Rarement les primes de risque
(les fameux spreads) exigées par nos
créanciers pour qu’ils acceptent
de nous prêter n’ont été aussi
serrées. La France est quasiment
traitée par les marchés à l’égal
de l’Allemagne pourtant considérée
comme un des débiteurs les plus sûrs
du monde.
Cet engouement pour la dette française
interpelle. Notre pays n’a certes
pas fait défaut depuis 1797 (épisode
de la Banqueroute des Deux Tiers),
mais il est loin de rivaliser avec nos
voisins germaniques, que ce soit
sur le plan économique, ou sur le plan
financier.
Le décrochage de la France
Il n’est d’ailleurs pas exagéré de dire
que notre situation relative s’est plutôt
détériorée au cours des dernières
années, non seulement vis-à-vis de
l’Allemagne, mais également vis-à-vis
des autres membres de l’Union.
Nos coûts unitaires de production et
notre compétitivité se sont érodés,
tandis qu’ils s’amélioraient
sensiblement chez nos partenaires.
Malgré le poids considérable des
prélèvements obligatoires, les déficits
publics restent très élevés dans
l’Hexagone alors qu’ils ont disparu
Outre-Rhin, et s’amenuisent dans la
périphérie de la zone euro.

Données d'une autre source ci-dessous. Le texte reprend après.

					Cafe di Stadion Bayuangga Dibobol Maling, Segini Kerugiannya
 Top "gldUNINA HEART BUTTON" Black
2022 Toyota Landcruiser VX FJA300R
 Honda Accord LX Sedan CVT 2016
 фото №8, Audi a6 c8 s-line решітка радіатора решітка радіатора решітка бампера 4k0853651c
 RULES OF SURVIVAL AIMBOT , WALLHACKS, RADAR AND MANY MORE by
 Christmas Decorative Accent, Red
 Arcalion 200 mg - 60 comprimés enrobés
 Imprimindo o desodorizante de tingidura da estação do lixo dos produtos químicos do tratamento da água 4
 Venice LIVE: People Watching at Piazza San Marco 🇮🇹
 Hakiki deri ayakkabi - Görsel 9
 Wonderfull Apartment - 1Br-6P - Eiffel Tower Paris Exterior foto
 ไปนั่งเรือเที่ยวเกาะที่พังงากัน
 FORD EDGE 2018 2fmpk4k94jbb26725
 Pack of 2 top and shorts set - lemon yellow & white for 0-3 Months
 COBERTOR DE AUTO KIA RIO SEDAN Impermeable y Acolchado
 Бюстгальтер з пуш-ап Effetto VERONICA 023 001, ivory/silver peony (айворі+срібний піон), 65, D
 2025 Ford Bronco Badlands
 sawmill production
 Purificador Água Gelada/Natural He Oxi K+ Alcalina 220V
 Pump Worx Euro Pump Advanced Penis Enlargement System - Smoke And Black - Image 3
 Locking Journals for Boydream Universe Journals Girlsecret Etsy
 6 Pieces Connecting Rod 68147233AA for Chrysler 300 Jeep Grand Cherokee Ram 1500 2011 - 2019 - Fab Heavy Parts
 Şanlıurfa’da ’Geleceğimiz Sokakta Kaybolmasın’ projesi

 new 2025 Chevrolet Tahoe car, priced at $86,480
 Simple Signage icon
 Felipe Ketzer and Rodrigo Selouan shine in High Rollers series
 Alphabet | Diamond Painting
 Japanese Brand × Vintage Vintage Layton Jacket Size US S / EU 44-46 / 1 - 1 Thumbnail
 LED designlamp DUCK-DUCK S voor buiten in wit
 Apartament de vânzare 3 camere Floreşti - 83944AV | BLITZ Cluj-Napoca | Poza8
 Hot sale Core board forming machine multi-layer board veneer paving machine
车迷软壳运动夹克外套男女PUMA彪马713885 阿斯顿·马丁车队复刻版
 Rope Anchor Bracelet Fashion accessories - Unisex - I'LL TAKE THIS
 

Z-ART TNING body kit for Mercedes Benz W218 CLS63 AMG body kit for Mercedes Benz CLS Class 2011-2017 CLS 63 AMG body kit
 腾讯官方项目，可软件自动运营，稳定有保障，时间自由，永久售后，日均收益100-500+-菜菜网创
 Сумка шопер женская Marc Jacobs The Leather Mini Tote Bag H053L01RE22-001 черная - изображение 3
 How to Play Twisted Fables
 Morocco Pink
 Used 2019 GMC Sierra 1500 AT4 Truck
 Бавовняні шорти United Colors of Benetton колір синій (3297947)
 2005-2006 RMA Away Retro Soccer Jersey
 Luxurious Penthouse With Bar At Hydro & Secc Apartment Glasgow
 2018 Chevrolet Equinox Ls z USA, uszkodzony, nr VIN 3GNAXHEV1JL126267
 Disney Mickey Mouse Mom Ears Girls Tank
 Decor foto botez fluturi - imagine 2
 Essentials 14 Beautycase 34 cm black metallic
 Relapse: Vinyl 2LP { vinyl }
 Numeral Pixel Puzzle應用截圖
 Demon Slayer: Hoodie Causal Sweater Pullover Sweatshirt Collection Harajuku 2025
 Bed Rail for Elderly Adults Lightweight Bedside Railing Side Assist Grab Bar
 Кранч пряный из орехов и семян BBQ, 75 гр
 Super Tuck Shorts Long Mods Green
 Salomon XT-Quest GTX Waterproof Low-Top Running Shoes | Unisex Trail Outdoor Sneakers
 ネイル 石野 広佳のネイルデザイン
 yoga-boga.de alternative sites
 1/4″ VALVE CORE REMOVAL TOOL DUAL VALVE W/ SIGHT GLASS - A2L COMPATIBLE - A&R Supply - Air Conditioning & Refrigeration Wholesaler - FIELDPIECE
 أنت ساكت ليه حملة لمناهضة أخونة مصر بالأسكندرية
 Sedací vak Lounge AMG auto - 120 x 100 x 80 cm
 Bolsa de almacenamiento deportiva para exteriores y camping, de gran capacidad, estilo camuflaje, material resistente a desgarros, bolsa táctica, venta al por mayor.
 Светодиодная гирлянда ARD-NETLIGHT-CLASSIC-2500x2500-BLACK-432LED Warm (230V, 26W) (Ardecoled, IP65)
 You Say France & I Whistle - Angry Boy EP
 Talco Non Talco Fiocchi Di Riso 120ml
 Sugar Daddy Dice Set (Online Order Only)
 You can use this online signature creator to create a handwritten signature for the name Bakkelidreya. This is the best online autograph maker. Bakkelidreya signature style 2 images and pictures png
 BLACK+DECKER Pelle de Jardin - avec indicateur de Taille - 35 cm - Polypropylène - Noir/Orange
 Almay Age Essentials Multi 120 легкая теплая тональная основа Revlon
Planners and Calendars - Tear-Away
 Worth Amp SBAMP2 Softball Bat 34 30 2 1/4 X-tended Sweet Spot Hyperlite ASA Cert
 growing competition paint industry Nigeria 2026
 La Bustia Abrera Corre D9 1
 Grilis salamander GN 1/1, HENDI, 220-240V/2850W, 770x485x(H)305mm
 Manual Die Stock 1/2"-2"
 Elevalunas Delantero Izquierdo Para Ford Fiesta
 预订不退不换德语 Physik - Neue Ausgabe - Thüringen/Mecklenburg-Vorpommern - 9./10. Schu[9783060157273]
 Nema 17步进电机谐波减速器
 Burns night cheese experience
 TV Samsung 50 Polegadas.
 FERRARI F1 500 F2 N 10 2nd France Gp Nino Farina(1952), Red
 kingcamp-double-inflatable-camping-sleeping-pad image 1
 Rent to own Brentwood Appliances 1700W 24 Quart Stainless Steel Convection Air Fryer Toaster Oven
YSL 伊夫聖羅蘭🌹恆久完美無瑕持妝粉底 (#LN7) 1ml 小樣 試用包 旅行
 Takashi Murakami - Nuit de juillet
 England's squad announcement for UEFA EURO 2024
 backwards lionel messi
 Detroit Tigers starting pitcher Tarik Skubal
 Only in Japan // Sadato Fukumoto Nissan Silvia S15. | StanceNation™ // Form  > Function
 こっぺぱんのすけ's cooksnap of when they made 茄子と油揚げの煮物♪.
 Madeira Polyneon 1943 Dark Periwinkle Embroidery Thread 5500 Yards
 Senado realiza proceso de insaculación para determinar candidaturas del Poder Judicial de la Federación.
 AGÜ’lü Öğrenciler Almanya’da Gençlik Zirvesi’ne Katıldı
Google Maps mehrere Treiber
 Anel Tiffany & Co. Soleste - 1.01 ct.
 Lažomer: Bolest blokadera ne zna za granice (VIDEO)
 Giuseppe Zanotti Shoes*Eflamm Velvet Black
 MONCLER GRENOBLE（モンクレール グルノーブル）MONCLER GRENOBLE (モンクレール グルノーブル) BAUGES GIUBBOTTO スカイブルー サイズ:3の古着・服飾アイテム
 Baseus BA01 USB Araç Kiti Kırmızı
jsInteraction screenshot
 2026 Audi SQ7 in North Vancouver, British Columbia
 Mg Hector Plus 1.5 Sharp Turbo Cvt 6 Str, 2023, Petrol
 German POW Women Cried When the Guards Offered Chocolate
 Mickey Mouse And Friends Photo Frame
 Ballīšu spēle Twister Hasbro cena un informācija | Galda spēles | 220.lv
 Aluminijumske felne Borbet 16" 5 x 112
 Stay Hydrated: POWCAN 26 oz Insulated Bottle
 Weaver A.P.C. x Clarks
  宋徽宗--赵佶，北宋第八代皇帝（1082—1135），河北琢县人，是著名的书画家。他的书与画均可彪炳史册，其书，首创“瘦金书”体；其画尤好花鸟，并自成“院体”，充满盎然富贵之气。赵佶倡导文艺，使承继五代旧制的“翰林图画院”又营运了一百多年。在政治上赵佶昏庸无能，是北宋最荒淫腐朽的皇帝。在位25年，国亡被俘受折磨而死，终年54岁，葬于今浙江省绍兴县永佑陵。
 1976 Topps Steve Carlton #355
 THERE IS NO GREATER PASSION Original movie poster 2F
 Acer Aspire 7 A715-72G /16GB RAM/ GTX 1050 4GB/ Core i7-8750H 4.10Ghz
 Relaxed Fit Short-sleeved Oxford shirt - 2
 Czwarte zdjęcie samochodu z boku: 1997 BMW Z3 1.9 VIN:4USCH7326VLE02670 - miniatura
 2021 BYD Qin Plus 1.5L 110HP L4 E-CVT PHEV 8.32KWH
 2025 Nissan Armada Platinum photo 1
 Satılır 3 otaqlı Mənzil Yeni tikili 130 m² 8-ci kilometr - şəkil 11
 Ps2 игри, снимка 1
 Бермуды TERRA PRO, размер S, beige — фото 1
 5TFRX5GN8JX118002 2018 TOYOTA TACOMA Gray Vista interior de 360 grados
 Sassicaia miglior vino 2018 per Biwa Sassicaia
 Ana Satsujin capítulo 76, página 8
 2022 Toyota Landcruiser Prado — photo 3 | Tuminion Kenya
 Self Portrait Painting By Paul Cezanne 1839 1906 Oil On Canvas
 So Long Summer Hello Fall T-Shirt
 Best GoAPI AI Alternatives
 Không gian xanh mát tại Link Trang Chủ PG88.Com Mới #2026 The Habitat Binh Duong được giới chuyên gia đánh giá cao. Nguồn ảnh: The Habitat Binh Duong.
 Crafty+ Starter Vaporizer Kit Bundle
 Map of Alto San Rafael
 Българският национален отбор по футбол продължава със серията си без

La
rentabilité de nos entreprises est très
inférieure à la moyenne européenne,
ce qui pèse sur l’investissement et
l’emploi.
Plus grave, nos parts de marché à l’exportation ne cessent de reculer, et la France est le seul grand pays européen qui affiche encore un déficit extérieur important (correspondant à 1.7 % de son PIB).
L’indulgence des marchés financiers
à l’égard de la France pourrait
ne pas durer.
Dépendance financière
Conséquence mécanique de la
persistance de ce déficit extérieur, notre
pays continue de s’endetter. Un déficit
extérieur traduit en effet un excès de
demande intérieure par rapport à la
production nationale, autrement dit
un excès de dépenses par rapport aux
revenus distribués qui oblige les agents
économiques à recourir à l’emprunt pour
pallier à l’insuffisance de leurs revenus.
Cette situation nous met évidemment
en état de dépendance par rapport
aux marchés financiers, puisque c’est
auprès d’eux que nous empruntons les
ressources qui nous manquent. Elle
nous oblige en outre à satisfaire à leurs
exigences de rigueur et d’assainissement
budgétaire, car comme le disait fort
justement Bonaparte : « Lorsqu’un
gouvernement est dépendant des banquiers
pour l’argent, ce sont ces derniers, et non les
dirigeants du gouvernement qui contrôlent
la situation, puisque la main qui donne
est au-dessus de la main qui reçoit ».